> [Text extract]
=======
The regulations said that the investigation needed to be done within 30 days. Instead, it took more than three years for the logisticians to complete the bloody investigation. More people had their hands on the fouled-up investigation paperwork than had ever actually handled the original equipment. It was a complete cluster. When the final report finally made it to my desk for approval, I saw that one of the investigators had called for the equipment to be marked as ‘lost/stolen’ and to have the former accountable property managers charged for the lot. I denied the request and kicked it back with a scathing rebuttal. We had proof to show that the kit had all been properly disposed of. Proof, I might add, that was inside the package. Proof that the ‘investigator’ clearly hadn’t read.

Because of the dispute, the entire investigation had to be redone by a new accountable officer in an all-new package. During that time, our higher headquarters found out that our site was many years late getting property accountability issues sorted and demanded a full accounting. My boss (who was, it should be noted, a bit of a sadist) decided to try and stick me with personal financial accountability for the entire truckload of ghost kit. He sent me a memo formally notifying me that I’d be expected to pay the company back for $1.1 million. I sent one back cheerfully encouraging him to get bent.
=======
> [What is needed]
Answer these questions about the property investigation account:
1. Within how many days did the regulations require the investigation to be completed?
2. How long did the logisticians actually take to complete it?
3. What amount did the memo say would be expected to be paid back to the company?
Please rely only on the property investigation account above.

> [Dataset extract]
=======
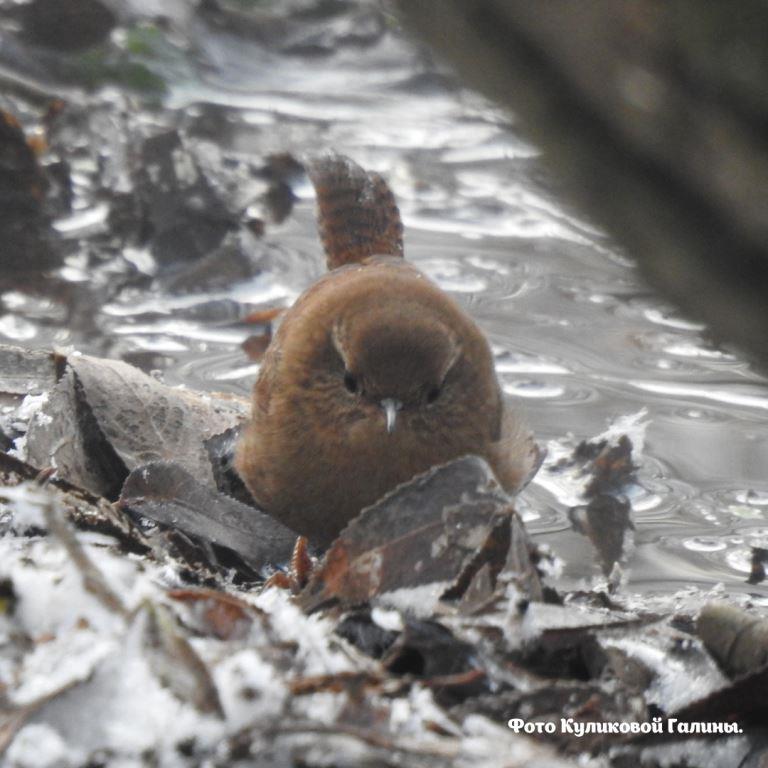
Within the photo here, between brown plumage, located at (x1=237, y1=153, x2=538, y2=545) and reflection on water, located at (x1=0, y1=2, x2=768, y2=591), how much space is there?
43cm

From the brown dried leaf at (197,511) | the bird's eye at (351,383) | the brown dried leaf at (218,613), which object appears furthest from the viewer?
the bird's eye at (351,383)

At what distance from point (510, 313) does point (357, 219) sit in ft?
4.11

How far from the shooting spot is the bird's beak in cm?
393

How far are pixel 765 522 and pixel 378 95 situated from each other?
6154 mm

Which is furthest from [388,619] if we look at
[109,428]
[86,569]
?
[109,428]

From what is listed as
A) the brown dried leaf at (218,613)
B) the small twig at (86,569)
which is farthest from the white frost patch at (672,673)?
the small twig at (86,569)

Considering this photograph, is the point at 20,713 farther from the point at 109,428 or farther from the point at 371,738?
the point at 109,428

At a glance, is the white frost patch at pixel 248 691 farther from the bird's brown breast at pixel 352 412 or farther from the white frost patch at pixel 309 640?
the bird's brown breast at pixel 352 412

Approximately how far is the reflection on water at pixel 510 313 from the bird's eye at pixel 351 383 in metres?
0.75

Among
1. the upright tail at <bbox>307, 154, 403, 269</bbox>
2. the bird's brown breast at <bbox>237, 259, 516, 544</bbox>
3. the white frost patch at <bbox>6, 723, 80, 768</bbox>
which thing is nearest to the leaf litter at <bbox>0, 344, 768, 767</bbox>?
the white frost patch at <bbox>6, 723, 80, 768</bbox>

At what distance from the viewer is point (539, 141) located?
0.87 metres

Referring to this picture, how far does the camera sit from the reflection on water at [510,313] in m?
4.40

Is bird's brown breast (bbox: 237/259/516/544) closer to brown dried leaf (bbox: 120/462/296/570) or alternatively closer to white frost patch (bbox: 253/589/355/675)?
brown dried leaf (bbox: 120/462/296/570)

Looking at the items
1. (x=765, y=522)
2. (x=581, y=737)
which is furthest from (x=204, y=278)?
(x=581, y=737)
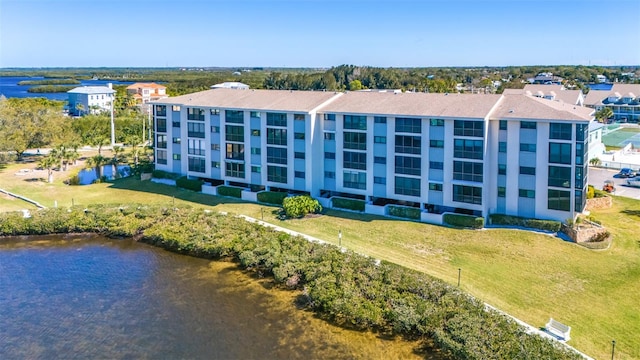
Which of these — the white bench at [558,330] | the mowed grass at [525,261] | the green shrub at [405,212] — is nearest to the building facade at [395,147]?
the green shrub at [405,212]

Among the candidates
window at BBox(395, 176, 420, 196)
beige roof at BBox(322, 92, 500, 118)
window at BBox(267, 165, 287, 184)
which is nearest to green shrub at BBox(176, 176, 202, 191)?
window at BBox(267, 165, 287, 184)

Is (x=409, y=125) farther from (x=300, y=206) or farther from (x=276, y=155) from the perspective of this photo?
(x=276, y=155)

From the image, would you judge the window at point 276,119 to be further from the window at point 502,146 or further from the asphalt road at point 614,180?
the asphalt road at point 614,180

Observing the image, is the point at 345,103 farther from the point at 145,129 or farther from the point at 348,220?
the point at 145,129

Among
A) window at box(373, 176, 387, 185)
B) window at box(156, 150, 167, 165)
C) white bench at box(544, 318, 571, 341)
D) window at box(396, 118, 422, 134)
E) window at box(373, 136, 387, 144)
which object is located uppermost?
window at box(396, 118, 422, 134)

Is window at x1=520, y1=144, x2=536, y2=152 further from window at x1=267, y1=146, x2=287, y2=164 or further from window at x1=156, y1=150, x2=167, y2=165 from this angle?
window at x1=156, y1=150, x2=167, y2=165

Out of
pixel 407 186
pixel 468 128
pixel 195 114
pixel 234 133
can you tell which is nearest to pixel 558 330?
pixel 468 128

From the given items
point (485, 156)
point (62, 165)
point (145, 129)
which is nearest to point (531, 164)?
point (485, 156)
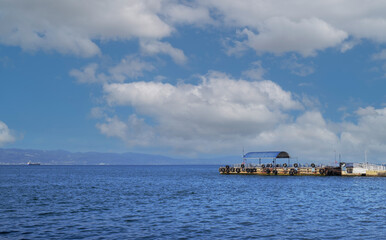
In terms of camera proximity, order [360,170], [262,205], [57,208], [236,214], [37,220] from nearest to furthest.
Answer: [37,220] < [236,214] < [57,208] < [262,205] < [360,170]

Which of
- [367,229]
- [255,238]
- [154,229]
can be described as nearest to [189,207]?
[154,229]

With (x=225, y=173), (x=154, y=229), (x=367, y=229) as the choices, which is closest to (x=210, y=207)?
(x=154, y=229)

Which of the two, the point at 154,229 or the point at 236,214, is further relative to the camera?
the point at 236,214

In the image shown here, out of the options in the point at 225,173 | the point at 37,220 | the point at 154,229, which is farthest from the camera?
the point at 225,173

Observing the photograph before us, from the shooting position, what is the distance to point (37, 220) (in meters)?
33.4

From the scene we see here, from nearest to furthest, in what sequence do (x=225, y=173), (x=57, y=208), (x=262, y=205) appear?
1. (x=57, y=208)
2. (x=262, y=205)
3. (x=225, y=173)

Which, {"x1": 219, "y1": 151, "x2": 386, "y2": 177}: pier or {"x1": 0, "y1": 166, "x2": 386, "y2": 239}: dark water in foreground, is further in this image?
{"x1": 219, "y1": 151, "x2": 386, "y2": 177}: pier

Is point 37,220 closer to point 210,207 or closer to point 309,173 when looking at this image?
point 210,207

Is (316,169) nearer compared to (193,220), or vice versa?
(193,220)

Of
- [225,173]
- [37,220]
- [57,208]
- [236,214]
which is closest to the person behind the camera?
[37,220]

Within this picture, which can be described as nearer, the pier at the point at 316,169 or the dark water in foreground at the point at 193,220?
the dark water in foreground at the point at 193,220

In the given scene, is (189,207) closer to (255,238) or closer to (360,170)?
(255,238)

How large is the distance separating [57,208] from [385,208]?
41520 millimetres

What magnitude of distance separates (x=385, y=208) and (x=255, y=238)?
26078mm
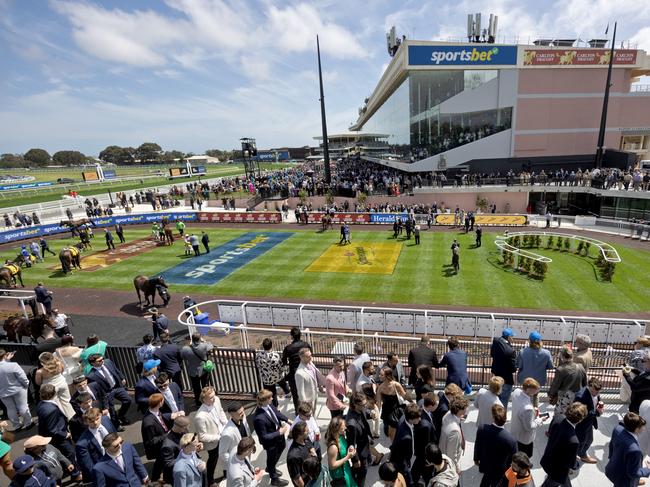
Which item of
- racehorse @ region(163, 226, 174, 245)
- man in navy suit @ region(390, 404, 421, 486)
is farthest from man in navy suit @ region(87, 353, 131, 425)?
racehorse @ region(163, 226, 174, 245)

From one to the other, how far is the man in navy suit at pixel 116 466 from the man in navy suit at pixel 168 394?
106 centimetres

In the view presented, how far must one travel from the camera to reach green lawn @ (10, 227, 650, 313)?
16.3 metres

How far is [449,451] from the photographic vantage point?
15.7ft

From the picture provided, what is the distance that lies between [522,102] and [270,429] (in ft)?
146

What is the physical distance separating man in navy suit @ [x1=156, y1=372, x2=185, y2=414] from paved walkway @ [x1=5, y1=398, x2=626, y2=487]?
1214mm

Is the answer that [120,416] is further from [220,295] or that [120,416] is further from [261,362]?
[220,295]

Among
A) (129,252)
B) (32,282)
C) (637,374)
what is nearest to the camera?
(637,374)

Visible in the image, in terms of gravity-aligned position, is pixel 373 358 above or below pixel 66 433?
below

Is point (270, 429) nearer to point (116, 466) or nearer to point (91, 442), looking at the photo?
point (116, 466)

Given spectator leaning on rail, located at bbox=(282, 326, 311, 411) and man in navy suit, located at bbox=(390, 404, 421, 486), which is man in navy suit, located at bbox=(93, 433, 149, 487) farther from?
man in navy suit, located at bbox=(390, 404, 421, 486)

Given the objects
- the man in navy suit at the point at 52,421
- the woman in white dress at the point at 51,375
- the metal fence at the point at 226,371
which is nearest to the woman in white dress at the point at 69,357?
the metal fence at the point at 226,371

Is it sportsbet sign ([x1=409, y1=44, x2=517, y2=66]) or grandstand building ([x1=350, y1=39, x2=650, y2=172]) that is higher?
sportsbet sign ([x1=409, y1=44, x2=517, y2=66])

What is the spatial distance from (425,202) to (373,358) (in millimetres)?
28929

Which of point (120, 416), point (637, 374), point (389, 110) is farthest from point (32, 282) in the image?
point (389, 110)
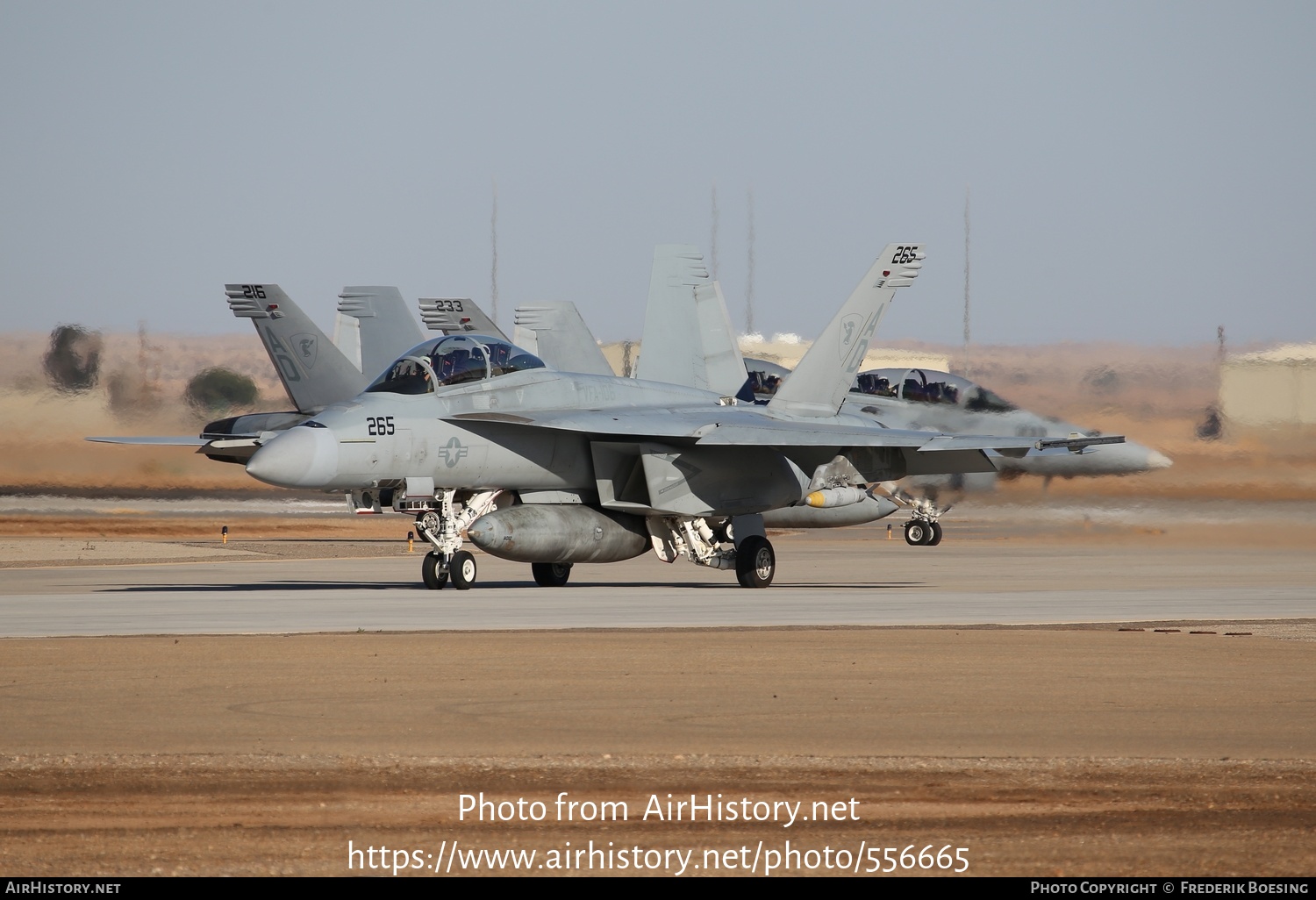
=======
> [Result of the task]
1. 30 days
2. More than three years
3. $1.1 million